PROVIDED RECORDS:

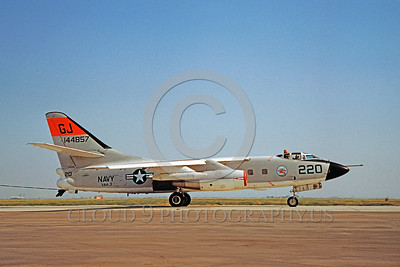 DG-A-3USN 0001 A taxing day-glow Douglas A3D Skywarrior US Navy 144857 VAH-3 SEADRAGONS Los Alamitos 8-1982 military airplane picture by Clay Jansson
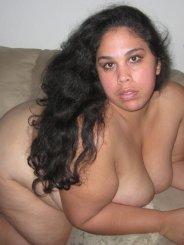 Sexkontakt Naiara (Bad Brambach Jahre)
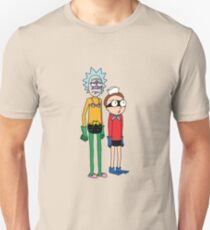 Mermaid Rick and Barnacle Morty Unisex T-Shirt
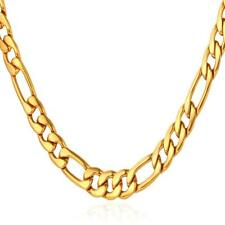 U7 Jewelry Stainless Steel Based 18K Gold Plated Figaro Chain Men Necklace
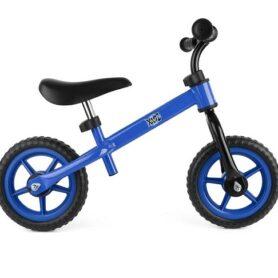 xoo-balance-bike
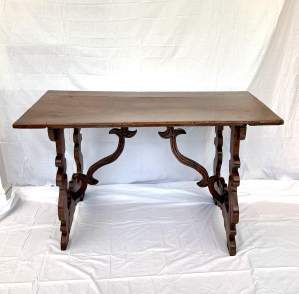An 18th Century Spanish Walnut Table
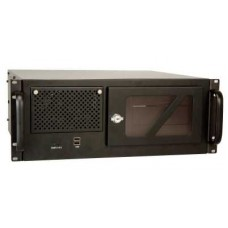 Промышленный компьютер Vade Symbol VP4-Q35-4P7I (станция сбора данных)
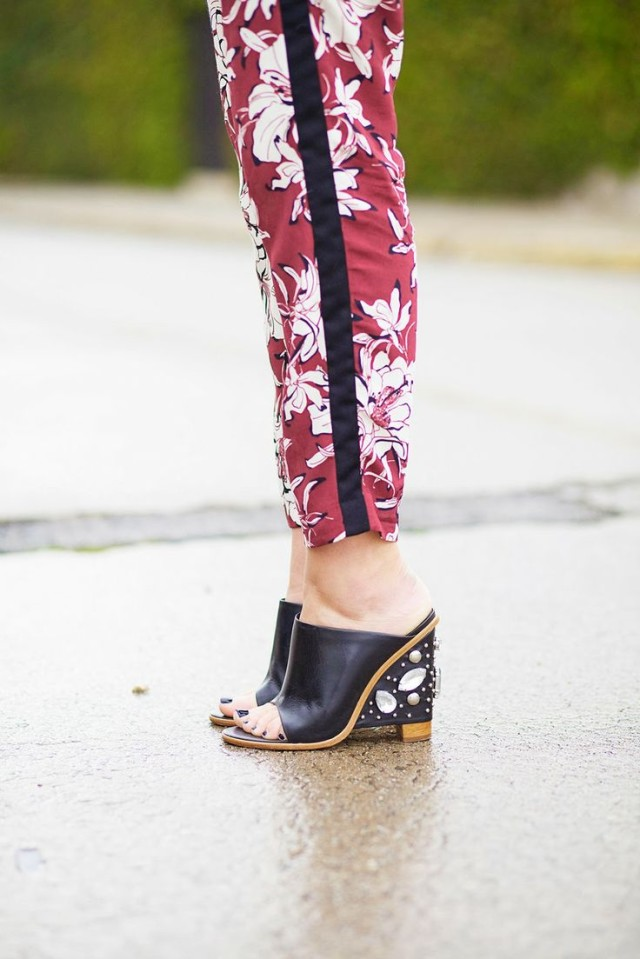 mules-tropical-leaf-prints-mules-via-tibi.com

==

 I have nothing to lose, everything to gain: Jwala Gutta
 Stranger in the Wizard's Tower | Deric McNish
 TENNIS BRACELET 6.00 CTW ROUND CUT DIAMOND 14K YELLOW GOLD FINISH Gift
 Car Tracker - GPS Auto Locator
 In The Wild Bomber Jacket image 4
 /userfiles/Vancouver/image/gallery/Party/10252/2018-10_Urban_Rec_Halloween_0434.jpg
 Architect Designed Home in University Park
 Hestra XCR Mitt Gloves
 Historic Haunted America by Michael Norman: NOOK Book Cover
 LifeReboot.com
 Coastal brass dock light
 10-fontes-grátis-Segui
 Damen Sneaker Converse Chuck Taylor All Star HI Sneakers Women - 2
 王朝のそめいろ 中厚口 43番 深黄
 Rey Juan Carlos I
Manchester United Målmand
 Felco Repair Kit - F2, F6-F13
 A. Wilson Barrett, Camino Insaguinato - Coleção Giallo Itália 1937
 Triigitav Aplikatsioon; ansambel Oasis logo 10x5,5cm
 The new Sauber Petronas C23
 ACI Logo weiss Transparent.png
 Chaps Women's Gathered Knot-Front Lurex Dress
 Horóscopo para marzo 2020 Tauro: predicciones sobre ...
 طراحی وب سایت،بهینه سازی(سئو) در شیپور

--

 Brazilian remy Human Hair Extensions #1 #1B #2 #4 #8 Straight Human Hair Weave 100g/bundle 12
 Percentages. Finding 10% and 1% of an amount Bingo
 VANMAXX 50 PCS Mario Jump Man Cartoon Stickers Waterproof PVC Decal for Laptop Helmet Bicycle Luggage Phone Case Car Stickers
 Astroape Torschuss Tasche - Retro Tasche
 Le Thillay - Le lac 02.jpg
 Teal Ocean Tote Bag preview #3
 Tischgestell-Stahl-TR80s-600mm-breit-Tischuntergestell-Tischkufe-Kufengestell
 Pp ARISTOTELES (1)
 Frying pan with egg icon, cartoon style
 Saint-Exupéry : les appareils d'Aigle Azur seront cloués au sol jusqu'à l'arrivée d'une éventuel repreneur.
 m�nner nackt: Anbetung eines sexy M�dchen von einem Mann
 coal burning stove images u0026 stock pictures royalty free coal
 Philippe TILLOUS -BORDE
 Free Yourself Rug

DIRECTIONS: From the material above, retype precisely the lines between the line holding "Coastal brass dock light" and the line holding "Horóscopo para marzo", inclusive, and nothing beyond them.

EXERCISE ANSWER:
 Coastal brass dock light
 10-fontes-grátis-Segui
 Damen Sneaker Converse Chuck Taylor All Star HI Sneakers Women - 2
 王朝のそめいろ 中厚口 43番 深黄
 Rey Juan Carlos I
Manchester United Målmand
 Felco Repair Kit - F2, F6-F13
 A. Wilson Barrett, Camino Insaguinato - Coleção Giallo Itália 1937
 Triigitav Aplikatsioon; ansambel Oasis logo 10x5,5cm
 The new Sauber Petronas C23
 ACI Logo weiss Transparent.png
 Chaps Women's Gathered Knot-Front Lurex Dress
 Horóscopo para marzo 2020 Tauro: predicciones sobre ...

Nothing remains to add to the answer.